If tempos were sluggish in some of the choral numbers and dynamic shadings fell victim to the collective excitement, I was too busy to pay much attention, caught in the unaccustomed effort of singing myself. A violinist with no vocal training, I had optimistically cast myself as a soprano, counting on that to be the easiest part to pick out amid the sea of voices. But I soon found myself squeaking out in the high notes, after which I selectively dropped out at critical moments, content to steal glances at a young man sitting by himself who sang every note of the bass part with enviable assurance and polish.

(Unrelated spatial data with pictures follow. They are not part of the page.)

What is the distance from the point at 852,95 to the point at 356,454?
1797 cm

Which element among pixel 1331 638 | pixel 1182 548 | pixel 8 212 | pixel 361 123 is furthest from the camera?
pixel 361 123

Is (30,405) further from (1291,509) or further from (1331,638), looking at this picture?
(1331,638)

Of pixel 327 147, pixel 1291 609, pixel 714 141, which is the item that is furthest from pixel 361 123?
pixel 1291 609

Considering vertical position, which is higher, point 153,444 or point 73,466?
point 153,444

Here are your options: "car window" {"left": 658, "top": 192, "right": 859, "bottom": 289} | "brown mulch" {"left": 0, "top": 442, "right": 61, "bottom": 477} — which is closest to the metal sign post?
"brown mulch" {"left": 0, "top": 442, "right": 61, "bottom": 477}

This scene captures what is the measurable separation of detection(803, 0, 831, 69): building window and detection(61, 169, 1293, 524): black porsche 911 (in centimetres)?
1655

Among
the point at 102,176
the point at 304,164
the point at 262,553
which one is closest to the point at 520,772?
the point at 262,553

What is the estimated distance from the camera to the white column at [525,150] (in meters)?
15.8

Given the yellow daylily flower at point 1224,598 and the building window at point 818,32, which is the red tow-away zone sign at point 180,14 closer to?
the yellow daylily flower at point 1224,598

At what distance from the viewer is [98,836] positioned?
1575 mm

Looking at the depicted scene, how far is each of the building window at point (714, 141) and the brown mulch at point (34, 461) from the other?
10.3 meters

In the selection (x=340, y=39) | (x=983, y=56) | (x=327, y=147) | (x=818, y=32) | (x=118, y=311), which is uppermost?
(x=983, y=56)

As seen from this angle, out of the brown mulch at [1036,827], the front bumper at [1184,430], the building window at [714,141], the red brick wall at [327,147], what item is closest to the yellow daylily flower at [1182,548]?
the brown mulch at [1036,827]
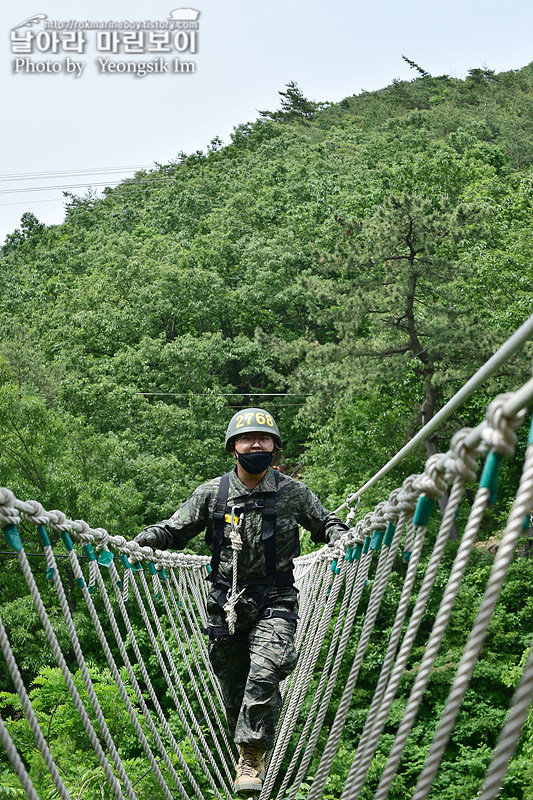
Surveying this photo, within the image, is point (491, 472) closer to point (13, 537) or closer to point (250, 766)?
point (13, 537)

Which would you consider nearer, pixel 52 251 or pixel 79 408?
pixel 79 408

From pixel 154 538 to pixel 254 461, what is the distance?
39 centimetres

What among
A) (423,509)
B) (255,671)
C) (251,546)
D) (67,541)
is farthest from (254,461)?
(423,509)

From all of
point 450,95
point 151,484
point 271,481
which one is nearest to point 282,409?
point 151,484

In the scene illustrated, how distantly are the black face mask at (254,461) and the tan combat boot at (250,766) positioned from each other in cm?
78

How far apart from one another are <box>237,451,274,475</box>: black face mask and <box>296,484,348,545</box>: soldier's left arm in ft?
0.50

Punctuated by laughter and whoops, this “Messiah” unfolded in an atmosphere somewhere between a singing competition and SantaCon. It also drew one of the most diverse crowds I have seen at Geffen Hall and one of the most joyous and colorful, with many participants sporting light-up garlands and 50 shades of red sweaters.
Even the best professional “Messiah” performances are more about community than the notes. That’s what makes Trinity Wall Street’s rendition so consistently moving. I heard a performance last week amid a crush of rain-soaked bodies in Trinity Church. Yes, the choir is wonderful, and the period-instrument orchestra stocked with musicians who play baroque music with native-tongue fluency.

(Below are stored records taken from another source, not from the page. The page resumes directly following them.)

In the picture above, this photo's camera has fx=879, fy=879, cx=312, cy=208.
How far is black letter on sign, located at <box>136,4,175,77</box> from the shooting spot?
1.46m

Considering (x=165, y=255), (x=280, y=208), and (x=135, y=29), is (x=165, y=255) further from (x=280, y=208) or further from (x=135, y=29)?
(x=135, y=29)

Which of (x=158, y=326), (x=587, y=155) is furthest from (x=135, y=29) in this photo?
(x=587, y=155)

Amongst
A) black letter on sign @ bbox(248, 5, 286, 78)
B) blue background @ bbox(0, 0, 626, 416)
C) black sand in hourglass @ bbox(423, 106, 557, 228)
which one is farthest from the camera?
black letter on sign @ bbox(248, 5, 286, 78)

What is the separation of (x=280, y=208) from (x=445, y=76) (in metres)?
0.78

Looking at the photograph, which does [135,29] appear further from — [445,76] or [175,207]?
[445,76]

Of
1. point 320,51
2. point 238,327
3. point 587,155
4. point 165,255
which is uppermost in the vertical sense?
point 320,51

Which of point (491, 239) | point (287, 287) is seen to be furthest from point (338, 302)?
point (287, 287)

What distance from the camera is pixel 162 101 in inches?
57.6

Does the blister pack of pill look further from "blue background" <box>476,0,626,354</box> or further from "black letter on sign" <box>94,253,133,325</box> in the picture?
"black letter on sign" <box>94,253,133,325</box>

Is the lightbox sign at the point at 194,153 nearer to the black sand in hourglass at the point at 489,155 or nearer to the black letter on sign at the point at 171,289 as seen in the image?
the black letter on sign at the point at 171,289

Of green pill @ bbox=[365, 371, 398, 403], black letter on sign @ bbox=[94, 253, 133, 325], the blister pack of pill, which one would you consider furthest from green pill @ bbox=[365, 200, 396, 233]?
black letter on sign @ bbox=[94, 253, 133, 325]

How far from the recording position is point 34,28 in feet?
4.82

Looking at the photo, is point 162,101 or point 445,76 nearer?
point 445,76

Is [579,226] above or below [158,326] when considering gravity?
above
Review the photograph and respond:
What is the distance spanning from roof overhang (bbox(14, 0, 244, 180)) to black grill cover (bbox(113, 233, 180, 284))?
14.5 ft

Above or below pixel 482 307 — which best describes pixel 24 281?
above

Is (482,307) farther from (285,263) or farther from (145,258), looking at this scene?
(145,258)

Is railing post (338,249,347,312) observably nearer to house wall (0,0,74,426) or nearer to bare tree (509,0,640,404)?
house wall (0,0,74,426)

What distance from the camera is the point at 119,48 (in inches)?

But what’s most memorable is the conversational intimacy that comes from members of the choir stepping out to sing their solos. Among the standouts this year were the lustrous bass Steven Hrycelak and the soprano Margaret Carpenter Haigh, whose heartfelt invocation of peace in “Rejoice greatly” had listeners dabbing at tears.
“Messiahs” at Trinity tend to be choreographed with a light hand and a keen instinct for drama. This year, the “heavenly host” Handel conjures in the Nativity scene included the church’s youth chorus which joined in from a balcony above the main entrance, leaving audience members to crane their heads in wonder. The children later returned to their perch to add their bright voices, and a supernatural sparkle, to the resplendent “Hallelujah.”

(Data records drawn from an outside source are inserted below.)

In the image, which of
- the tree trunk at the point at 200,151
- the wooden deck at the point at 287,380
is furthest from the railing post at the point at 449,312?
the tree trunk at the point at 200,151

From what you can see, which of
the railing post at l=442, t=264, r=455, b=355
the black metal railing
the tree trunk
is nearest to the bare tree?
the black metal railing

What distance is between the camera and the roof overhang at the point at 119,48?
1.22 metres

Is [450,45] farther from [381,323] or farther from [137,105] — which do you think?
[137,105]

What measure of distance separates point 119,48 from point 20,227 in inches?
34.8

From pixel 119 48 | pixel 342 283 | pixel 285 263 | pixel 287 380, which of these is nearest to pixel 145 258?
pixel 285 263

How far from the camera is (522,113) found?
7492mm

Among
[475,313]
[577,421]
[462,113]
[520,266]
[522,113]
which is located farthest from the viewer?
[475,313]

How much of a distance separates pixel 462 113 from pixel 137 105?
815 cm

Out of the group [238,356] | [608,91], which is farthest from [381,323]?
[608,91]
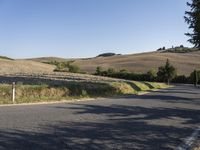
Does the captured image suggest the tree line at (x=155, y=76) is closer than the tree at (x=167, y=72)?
No

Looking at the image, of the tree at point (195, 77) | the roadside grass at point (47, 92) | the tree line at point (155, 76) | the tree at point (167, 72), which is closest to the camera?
the roadside grass at point (47, 92)

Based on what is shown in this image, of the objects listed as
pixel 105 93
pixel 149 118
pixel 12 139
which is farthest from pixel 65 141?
pixel 105 93

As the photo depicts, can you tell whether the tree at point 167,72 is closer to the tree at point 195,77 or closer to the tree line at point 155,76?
the tree line at point 155,76

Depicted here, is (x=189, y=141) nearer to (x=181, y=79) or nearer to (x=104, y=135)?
(x=104, y=135)

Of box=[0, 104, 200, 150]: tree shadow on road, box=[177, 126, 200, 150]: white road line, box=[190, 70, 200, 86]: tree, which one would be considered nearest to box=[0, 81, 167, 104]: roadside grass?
box=[0, 104, 200, 150]: tree shadow on road

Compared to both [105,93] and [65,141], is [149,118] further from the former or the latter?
[105,93]

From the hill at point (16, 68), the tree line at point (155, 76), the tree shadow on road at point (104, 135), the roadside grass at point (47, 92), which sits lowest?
the tree shadow on road at point (104, 135)

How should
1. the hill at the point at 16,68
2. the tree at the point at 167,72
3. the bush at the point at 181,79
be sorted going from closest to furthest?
the hill at the point at 16,68, the tree at the point at 167,72, the bush at the point at 181,79

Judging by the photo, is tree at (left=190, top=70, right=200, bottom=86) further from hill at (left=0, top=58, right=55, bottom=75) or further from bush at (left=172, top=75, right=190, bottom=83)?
hill at (left=0, top=58, right=55, bottom=75)

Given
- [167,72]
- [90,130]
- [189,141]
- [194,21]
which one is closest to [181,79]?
[167,72]

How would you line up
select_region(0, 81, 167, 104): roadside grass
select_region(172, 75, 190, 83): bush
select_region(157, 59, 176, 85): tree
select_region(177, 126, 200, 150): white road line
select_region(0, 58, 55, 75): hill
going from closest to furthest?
select_region(177, 126, 200, 150): white road line
select_region(0, 81, 167, 104): roadside grass
select_region(0, 58, 55, 75): hill
select_region(157, 59, 176, 85): tree
select_region(172, 75, 190, 83): bush

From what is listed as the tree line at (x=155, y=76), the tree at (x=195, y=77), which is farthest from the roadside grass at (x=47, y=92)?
the tree at (x=195, y=77)

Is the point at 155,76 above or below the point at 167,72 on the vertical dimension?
below

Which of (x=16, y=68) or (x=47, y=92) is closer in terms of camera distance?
(x=47, y=92)
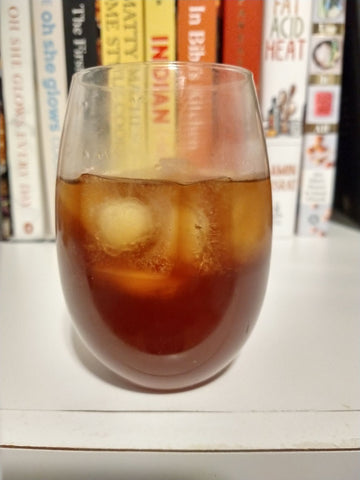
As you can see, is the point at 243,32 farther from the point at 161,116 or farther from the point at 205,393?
the point at 205,393

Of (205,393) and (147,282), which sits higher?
(147,282)

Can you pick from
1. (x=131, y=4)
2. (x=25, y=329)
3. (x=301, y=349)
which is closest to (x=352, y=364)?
(x=301, y=349)

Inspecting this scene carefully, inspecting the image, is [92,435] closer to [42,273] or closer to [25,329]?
[25,329]

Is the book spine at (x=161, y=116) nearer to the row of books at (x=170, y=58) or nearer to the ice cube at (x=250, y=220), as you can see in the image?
the ice cube at (x=250, y=220)

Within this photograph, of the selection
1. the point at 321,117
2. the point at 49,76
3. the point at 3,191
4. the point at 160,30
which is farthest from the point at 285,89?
the point at 3,191

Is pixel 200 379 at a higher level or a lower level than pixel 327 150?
lower

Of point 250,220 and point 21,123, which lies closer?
point 250,220
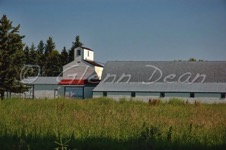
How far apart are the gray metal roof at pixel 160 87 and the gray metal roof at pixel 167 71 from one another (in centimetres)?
A: 103

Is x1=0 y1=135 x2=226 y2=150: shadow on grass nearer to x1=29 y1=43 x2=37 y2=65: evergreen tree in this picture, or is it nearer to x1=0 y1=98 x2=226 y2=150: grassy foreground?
x1=0 y1=98 x2=226 y2=150: grassy foreground

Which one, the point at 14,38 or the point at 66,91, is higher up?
the point at 14,38

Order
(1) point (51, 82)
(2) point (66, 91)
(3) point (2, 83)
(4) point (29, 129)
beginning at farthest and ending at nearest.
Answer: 1. (1) point (51, 82)
2. (2) point (66, 91)
3. (3) point (2, 83)
4. (4) point (29, 129)

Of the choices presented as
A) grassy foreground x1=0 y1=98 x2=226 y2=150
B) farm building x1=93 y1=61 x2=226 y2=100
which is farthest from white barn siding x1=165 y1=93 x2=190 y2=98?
grassy foreground x1=0 y1=98 x2=226 y2=150

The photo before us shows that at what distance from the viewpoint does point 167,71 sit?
44812 millimetres

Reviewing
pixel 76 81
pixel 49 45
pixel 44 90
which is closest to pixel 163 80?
pixel 76 81

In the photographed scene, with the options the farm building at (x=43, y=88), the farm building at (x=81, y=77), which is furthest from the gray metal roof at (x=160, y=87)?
the farm building at (x=43, y=88)

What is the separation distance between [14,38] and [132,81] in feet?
52.4

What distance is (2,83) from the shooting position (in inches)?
1419

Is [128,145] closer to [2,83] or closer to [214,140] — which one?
[214,140]

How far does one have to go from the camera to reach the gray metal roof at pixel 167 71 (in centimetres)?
4306

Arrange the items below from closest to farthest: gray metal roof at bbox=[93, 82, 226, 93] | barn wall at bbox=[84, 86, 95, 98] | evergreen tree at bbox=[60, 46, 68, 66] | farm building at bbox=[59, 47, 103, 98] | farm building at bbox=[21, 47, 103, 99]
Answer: gray metal roof at bbox=[93, 82, 226, 93], barn wall at bbox=[84, 86, 95, 98], farm building at bbox=[59, 47, 103, 98], farm building at bbox=[21, 47, 103, 99], evergreen tree at bbox=[60, 46, 68, 66]

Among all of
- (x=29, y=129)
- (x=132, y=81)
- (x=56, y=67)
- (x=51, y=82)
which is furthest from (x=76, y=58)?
(x=29, y=129)

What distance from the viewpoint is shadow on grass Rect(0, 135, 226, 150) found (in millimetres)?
7289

The English conductor Jane Glover, working from memory, led a supple and breezy performance that stood out for her intelligent phrasing of the choral numbers, during which she patiently allowed textures to build and swell before letting them crest on a carefully chosen word in the text.
I would have liked more big-picture dramaturgy in the New York Philharmonic’s “Messiah,” which I saw at a Friday matinee. Instead, the Dutch early-music specialist Ton Koopman conducted from the harpsichord with unremitting exactness. Here and there, his forensic approach illuminated new details, as in the charmingly naturalistic bleating he brought out in the chorus “Behold the lamb of God.”
But in some of the solo arias his tempos were so slow that both the bass-baritone Klaus Mertens and the tenor Kieran White had to take breaths at inopportune moments inside a phrase. The countertenor Maarten Engeltjes was more persuasive, revealing a buttery tone and flexible articulation. And the soprano Maya Kherani was lithe and radiant in fast coloratura arias like “Rejoice!” and quietly magnetic in affecting numbers like “If God be for us.”
The chorus of Musica Sacra — more than twice the size of the Trinity group, but merely a fraction of the singalong megachoir — was a marvel of lightness and warmth. In its reading, the interlocking runs in “He shall purify” shimmered airy and precise. I’m not sure Handel would have found much purity in the version I participated in, when those runs came out labored and (speaking for myself) short of breath. But I suspect he would have recognized it as a labor of love and a testament to the astonishing communal pull his oratorio still exerts 282 years after its creation.